| What you should do |
Lines with the word "maine" are the ones wanted. Copy each of them from the entries below.

| Records for processing |
☆ ☆ ☆ ☆ ☆ ☆ ☆

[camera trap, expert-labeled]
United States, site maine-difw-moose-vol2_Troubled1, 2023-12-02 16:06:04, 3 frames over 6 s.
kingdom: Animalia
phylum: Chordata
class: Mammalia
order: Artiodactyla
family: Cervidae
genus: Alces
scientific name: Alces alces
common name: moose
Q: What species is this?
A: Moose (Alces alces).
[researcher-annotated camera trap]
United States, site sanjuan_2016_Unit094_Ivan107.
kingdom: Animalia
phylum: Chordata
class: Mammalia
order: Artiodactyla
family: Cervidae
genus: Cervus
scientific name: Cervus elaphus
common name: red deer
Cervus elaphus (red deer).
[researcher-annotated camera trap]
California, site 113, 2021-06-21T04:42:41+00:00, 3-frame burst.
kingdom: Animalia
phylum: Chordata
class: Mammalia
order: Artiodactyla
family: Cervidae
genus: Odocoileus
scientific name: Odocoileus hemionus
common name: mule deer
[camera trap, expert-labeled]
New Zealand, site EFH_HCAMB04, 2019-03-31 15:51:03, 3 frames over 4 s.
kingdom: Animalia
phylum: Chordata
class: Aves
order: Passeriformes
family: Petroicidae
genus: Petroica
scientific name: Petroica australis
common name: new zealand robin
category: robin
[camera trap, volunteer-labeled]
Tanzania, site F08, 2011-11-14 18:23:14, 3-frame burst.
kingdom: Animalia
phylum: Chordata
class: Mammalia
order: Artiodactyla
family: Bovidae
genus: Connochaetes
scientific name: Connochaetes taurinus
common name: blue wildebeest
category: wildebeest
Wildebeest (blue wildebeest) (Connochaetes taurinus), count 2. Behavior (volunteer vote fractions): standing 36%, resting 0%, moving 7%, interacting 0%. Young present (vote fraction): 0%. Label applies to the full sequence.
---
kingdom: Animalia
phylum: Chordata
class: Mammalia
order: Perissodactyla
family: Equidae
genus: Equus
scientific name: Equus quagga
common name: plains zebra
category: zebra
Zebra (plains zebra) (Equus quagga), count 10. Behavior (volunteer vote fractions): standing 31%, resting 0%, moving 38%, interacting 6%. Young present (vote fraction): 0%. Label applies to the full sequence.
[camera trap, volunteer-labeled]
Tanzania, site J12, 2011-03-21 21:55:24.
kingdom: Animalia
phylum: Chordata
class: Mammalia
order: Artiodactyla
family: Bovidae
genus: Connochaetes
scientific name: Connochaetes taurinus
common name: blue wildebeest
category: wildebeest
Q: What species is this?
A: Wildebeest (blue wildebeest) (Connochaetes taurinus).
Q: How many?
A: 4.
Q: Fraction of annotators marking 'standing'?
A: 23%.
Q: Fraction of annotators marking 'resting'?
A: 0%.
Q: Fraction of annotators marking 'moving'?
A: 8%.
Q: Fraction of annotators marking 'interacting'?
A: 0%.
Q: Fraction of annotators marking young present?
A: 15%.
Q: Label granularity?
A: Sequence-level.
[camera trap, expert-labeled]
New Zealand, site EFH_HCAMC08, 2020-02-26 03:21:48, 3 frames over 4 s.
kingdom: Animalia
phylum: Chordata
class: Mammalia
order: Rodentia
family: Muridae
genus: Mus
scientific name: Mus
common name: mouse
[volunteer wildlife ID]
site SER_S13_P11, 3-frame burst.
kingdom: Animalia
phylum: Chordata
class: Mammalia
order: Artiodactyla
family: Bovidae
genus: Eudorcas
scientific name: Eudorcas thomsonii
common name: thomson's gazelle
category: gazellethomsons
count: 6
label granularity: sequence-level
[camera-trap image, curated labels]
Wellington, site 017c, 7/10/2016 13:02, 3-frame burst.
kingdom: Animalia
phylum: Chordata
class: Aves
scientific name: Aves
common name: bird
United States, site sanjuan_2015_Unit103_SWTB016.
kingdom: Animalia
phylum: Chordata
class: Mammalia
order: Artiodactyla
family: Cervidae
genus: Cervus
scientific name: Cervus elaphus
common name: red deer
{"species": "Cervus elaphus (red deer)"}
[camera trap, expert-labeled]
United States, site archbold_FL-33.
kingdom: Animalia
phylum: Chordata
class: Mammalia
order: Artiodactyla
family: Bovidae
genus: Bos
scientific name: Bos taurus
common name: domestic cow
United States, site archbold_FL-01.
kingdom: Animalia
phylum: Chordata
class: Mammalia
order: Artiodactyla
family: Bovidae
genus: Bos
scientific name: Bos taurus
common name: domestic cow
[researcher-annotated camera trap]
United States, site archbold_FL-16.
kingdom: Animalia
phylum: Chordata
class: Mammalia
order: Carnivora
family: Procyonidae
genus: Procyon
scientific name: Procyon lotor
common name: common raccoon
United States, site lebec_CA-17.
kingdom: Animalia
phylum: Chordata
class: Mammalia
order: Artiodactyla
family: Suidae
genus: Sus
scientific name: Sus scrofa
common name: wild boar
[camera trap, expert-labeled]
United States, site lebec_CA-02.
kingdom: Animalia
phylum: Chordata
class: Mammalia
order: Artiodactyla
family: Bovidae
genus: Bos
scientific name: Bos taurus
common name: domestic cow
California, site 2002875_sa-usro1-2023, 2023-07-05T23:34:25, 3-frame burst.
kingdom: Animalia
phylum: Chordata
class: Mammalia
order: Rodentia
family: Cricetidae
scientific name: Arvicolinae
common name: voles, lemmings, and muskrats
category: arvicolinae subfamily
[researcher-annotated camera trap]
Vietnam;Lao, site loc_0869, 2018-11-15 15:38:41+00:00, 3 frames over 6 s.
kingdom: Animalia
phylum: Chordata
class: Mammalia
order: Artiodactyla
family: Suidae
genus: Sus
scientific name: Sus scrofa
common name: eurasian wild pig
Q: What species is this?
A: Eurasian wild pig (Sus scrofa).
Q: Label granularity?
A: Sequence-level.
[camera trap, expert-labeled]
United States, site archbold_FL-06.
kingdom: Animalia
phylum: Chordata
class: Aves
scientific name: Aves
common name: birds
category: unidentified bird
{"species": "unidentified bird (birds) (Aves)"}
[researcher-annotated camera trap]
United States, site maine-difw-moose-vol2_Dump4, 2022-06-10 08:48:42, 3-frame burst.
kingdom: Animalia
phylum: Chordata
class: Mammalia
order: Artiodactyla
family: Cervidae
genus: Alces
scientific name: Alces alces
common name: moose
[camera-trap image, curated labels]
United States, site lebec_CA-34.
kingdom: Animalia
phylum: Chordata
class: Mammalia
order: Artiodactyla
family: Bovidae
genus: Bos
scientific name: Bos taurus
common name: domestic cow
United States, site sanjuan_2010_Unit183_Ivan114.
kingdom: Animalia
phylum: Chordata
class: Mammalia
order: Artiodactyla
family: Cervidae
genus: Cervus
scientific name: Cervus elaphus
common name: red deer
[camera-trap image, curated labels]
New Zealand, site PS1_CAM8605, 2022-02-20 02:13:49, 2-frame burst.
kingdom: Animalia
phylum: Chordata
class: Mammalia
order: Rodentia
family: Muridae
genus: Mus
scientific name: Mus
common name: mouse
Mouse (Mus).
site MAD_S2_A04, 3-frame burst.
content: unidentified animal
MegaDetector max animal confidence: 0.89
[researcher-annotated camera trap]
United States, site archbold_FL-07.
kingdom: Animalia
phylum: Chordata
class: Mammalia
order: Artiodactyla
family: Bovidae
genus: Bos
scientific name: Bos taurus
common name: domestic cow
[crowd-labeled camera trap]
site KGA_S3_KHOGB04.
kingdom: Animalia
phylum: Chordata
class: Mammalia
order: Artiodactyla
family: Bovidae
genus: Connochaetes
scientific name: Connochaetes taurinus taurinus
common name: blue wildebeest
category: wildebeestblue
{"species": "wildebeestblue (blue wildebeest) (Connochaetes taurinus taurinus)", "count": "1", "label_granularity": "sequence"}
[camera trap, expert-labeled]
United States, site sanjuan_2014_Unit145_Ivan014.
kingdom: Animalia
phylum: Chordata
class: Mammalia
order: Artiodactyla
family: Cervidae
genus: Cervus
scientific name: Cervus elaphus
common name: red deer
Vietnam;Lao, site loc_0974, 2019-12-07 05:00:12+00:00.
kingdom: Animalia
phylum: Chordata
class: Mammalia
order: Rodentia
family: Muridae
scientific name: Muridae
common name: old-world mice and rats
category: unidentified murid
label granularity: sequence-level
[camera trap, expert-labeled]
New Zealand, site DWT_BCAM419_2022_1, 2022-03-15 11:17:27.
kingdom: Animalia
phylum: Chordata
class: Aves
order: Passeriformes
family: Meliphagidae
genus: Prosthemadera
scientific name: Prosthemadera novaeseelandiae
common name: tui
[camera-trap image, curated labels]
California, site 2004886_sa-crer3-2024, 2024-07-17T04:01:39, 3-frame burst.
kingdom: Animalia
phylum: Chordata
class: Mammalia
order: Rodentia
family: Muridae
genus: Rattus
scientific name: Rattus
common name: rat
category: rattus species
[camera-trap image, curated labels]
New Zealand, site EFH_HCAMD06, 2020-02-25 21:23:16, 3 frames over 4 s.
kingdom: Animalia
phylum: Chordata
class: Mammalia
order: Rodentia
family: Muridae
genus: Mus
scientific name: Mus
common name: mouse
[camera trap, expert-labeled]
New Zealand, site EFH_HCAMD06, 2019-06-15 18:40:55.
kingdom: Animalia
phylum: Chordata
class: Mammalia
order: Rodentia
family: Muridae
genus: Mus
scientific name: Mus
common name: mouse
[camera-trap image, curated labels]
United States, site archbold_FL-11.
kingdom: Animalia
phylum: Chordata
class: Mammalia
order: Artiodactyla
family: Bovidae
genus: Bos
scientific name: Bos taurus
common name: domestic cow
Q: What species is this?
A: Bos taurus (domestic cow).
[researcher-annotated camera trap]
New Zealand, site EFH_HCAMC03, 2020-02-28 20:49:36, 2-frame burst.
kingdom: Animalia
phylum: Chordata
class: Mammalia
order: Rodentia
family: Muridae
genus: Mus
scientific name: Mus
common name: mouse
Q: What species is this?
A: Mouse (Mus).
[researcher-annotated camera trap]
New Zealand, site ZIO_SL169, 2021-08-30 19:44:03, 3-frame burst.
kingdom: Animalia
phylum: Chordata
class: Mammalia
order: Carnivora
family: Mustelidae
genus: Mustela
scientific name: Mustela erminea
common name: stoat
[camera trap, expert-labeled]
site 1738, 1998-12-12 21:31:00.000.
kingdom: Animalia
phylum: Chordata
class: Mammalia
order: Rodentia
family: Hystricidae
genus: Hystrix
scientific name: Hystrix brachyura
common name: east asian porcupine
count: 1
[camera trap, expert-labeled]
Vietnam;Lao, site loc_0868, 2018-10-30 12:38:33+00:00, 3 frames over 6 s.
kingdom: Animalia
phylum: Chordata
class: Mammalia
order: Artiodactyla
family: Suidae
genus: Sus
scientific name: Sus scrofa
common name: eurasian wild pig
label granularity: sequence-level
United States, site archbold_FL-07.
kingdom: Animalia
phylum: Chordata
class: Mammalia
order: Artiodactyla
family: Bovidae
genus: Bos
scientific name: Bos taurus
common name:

☆ ☆ ☆ ☆ ☆ ☆ ☆

| Solution below |
United States, site maine-difw-moose-vol2_Troubled1, 2023-12-02 16:06:04, 3 frames over 6 s.
United States, site maine-difw-moose-vol2_Dump4, 2022-06-10 08:48:42, 3-frame burst.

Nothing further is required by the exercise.